La Ragnatela, Italian for spider web, refers to the characteristically long, thin lines and complex patterns of vases made with the filigrana glass-making technique, which creates perfect geometrical shapes in net and spiral-like patterns.
Examples of all 33 vases in the collection will be on view (on loan from the Corning Museum of Glass) along with copies of Seguso's poetry in the exhibit. A complementary micro-exhibition, featuring five new pieces created by Seguso in honor of Holy Week, will be displayed at the university's DiMenna-Nyselius Library, and the artist will give a talk about the new works and read his poetry on Monday, April 14, at 5 p.m. in the library.
During the run of the show, a film entitled "Glass Masters at Work: William Gudenrath" will be shown in the museum. Gudenrath is a glassblower, scholar and lecturer and one of the foremost authorities on glass-making techniques from the ancient world through the 18th century. The film will be shown on Tuesday, April 15, from 2 to 4 p.m.; on Tuesday, May 6, from 12 to 2 p.m.; and on Friday, June 6, from 2 to 4 p.m. The film, "Glass Working Processes and Properties," produced by the Corning Museum of Glass, also will be on view in the museum during the exhibit.
A series of Family Days will take place on Saturdays from 1 to 4 p.m. in the museum, including "All the Colors of the Rainbow" on April 12; "Shapes and Patterns" on May 10; and "Art and Music" on June 7. Museum galleries are open to the public between noon and 5 p.m. on those Saturdays.

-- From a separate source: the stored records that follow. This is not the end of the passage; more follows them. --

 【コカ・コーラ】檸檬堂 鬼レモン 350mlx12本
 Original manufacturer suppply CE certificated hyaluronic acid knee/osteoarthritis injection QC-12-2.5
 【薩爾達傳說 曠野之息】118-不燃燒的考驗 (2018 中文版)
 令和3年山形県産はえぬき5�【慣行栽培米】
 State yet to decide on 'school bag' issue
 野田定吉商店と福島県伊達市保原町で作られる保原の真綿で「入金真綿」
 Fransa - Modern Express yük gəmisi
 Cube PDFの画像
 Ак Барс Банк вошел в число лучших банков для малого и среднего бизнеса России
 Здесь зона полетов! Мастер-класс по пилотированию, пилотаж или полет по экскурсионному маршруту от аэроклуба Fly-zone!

"Jason Peters: Refraction," will be on view at the Thomas J. Walsh Art Gallery in the Quick Center for the Arts from April 24 through June 27. Peters is an installation artist and is planning the works as responses to the glass objects at the Bellarmine Museum.
The Bellarmine Museum is open Monday through Friday, 9:30 a.m. to 4:30 p.m., and on select Saturdays from noon to 5 p.m. Admission to the museum and to the events is free.